§ Exercise requirements:
Keep the wording of each record exactly the same when you repeat it, and leave out pictures.

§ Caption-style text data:
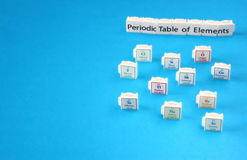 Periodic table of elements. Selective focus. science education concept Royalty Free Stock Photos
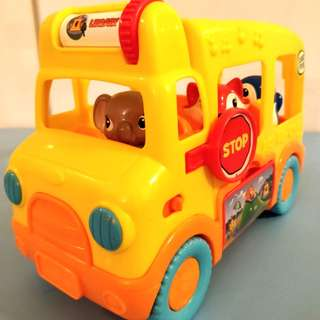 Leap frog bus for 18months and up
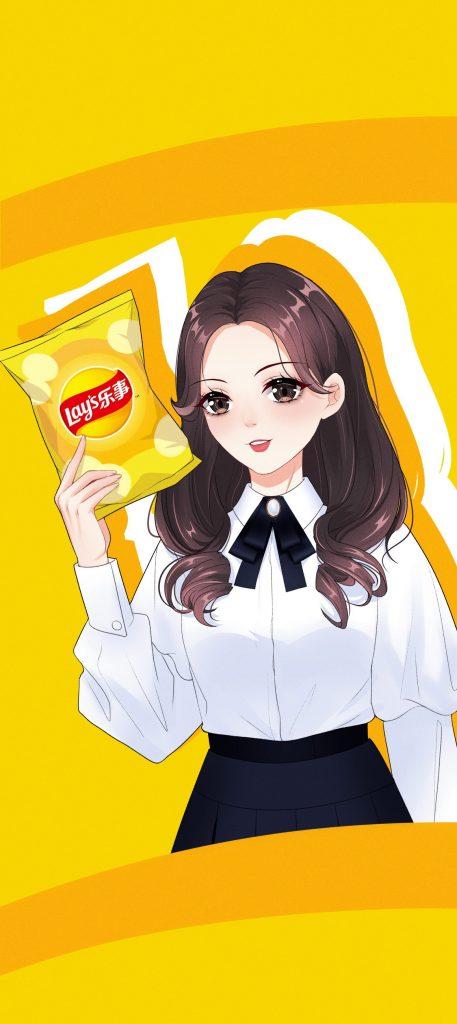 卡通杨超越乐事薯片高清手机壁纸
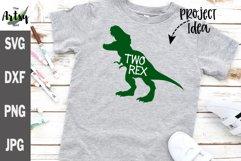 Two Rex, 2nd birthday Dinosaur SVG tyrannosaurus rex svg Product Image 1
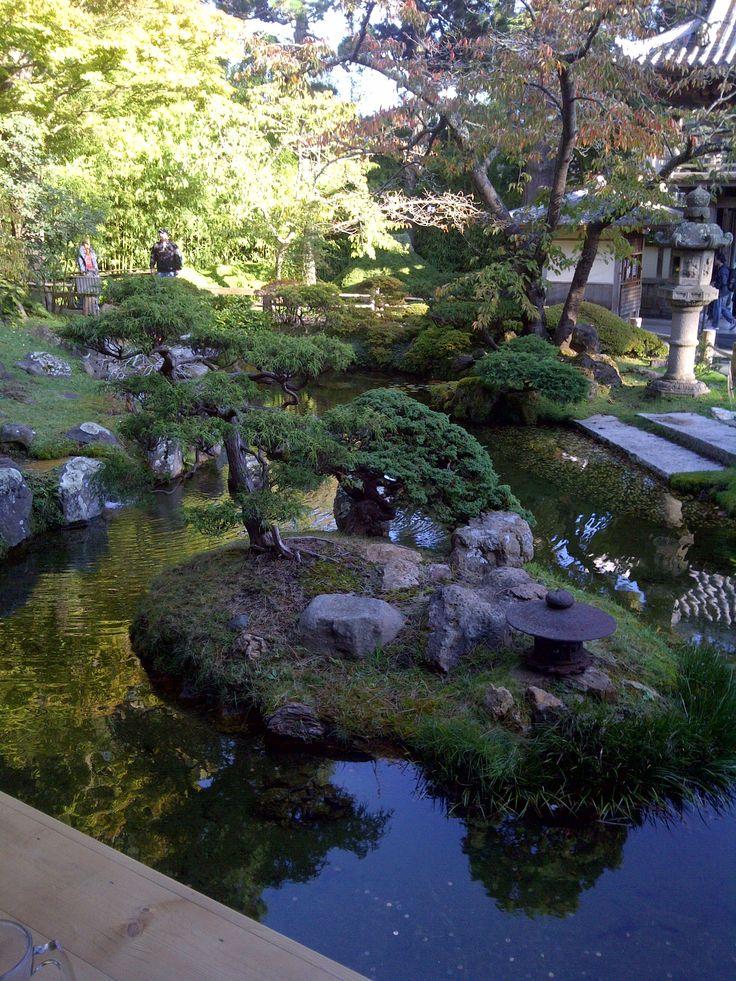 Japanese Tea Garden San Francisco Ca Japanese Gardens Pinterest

§ Reply:
 Periodic table of elements. Selective focus. science education concept Royalty Free Stock Photos
 Leap frog bus for 18months and up
 卡通杨超越乐事薯片高清手机壁纸
 Two Rex, 2nd birthday Dinosaur SVG tyrannosaurus rex svg Product Image 1
 Japanese Tea Garden San Francisco Ca Japanese Gardens Pinterest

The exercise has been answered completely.